The ban on recreational pot businesses applies to those in so-called R-5 zones and in the Clearview rural commercial area, which covers about 116 acres along Highway 9. R-5 zones are rural areas where the county typically permits only one house per five acres, with some exceptions for businesses.

Outside the hearing, Andrew Strackbein said he has been working for more than a year to open a 5,000-square-foot grow operation near Monroe. Strackbein, 26, served several tours of duty in Iraq and Afghanistan in the U.S. Army. He said opening a small business was his dream after he got out of the military.

Strackbein and his family have invested a lot of time and money in his state-licensed grow operation. He said his neighbors, including a pot-opposition group that was at the hearing, Concerned Citizens of Wagner Lake, are unfairly lumping his small farm in with large-scale growing outfits.

“It’s not right,” he said. “They’re a very concentrated minority.”
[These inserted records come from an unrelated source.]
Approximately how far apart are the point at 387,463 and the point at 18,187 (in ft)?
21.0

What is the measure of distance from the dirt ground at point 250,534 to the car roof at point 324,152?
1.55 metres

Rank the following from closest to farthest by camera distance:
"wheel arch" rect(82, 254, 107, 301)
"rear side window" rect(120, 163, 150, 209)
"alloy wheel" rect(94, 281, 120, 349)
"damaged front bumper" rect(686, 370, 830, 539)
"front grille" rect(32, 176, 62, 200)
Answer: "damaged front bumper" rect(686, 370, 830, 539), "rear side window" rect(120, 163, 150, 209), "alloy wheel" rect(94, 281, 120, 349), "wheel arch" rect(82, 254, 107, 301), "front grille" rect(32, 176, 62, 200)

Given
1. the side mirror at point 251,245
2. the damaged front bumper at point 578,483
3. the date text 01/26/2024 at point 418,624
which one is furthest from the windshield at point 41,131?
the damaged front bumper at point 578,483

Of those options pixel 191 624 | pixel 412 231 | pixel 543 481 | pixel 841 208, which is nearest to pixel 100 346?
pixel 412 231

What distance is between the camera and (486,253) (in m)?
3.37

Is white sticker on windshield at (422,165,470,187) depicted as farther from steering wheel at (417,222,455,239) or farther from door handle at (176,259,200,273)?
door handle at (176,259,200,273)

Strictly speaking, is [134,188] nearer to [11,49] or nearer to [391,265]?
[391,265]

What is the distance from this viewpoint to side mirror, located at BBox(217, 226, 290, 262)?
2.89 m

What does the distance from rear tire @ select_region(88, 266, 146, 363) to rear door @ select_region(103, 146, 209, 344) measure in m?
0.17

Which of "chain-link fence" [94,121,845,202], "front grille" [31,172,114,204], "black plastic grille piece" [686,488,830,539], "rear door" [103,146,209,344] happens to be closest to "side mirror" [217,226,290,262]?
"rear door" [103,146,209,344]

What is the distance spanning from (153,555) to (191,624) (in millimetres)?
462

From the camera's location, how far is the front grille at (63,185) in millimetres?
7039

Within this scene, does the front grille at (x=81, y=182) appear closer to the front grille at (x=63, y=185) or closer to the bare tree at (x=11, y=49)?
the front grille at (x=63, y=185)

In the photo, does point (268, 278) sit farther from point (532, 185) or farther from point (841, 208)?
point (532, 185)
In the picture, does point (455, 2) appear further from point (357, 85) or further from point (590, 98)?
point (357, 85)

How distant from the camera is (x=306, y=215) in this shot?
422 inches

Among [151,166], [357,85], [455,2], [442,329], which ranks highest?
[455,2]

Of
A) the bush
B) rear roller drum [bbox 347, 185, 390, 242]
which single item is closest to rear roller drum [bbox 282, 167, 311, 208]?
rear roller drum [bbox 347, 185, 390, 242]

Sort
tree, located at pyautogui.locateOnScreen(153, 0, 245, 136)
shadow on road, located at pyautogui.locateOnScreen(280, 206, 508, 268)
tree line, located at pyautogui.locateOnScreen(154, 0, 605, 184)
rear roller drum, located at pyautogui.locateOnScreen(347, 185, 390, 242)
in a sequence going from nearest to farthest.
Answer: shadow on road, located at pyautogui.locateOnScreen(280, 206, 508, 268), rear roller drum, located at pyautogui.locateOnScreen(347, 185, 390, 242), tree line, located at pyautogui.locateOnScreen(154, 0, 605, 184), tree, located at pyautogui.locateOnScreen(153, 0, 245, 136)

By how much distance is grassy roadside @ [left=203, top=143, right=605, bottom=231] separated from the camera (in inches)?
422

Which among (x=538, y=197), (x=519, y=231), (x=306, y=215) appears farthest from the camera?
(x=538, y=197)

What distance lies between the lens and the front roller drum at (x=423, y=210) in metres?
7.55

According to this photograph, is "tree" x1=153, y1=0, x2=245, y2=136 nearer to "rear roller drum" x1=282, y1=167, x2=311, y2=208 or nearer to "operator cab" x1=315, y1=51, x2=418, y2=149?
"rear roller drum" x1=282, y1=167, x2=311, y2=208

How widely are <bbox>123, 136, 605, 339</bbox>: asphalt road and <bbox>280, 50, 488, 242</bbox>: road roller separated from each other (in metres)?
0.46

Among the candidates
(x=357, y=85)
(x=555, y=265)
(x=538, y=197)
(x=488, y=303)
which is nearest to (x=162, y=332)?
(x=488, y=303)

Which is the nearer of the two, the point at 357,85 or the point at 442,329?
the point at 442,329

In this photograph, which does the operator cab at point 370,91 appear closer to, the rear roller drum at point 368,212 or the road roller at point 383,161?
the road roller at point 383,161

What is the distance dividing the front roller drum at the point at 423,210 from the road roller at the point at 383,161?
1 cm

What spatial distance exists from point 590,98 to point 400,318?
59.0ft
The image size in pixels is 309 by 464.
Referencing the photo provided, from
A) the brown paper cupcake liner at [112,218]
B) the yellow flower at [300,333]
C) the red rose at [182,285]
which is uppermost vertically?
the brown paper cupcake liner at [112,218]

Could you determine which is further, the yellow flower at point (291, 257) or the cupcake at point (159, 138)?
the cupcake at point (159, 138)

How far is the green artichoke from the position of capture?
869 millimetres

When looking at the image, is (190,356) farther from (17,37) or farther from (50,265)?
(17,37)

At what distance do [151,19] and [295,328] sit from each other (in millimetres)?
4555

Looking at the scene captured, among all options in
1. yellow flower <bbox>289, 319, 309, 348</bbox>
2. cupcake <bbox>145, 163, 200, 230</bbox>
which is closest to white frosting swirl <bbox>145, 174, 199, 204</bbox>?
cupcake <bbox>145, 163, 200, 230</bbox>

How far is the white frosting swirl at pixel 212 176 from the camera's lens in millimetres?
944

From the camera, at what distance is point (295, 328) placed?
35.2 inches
Most people in Washington voted in favor of recreational marijuana, so those businesses should be allowed to move forward, Strackbein said.

As her husband testified in the hearing, Kathy Bell, of Machias, said she’s not opposed to legal recreational marijuana, she just doesn’t want to live next door to a grow site.

“To have this kind of facility in our area is very distressing,” she said. “I wouldn’t want any commercial business in our neighborhood.”

Bell said she and her husband, Daniel, researched the area before investing in their home 14 years ago. They’re worried about increased traffic and dwindling property values if pot growers move in nearby. Opponents also cited concerns about crime and environmental damage as a result of the marijuana industry.

Supporters contend those worries are based on fear rather than fact. One proponent said “reefer-mad rhetoric” always makes for bad governance.

The council scheduled Wednesday’s public hearing to adhere to state growth laws, which require public comment after the adoption of emergency measures. Meanwhile, the county’s Planning Commission is considering what recommendations to make to elected lawmakers when it comes time to enact permanent rules for marijuana businesses. An important aspect of any regulation is how it addresses the state’s three-tiered licensing scale for different sizes of pot producers.

Planning commissioners are expected to hold hearings and to present recommendations to the County Council by next spring, before the emergency measures expire. The Planning Commission has scheduled a public hearing for Dec. 16.

County Councilman Dave Somers said the county has long been working to strike a balance between community character and business interests.

“We’re trying to deal with this in a rational, reasonable way,” he said.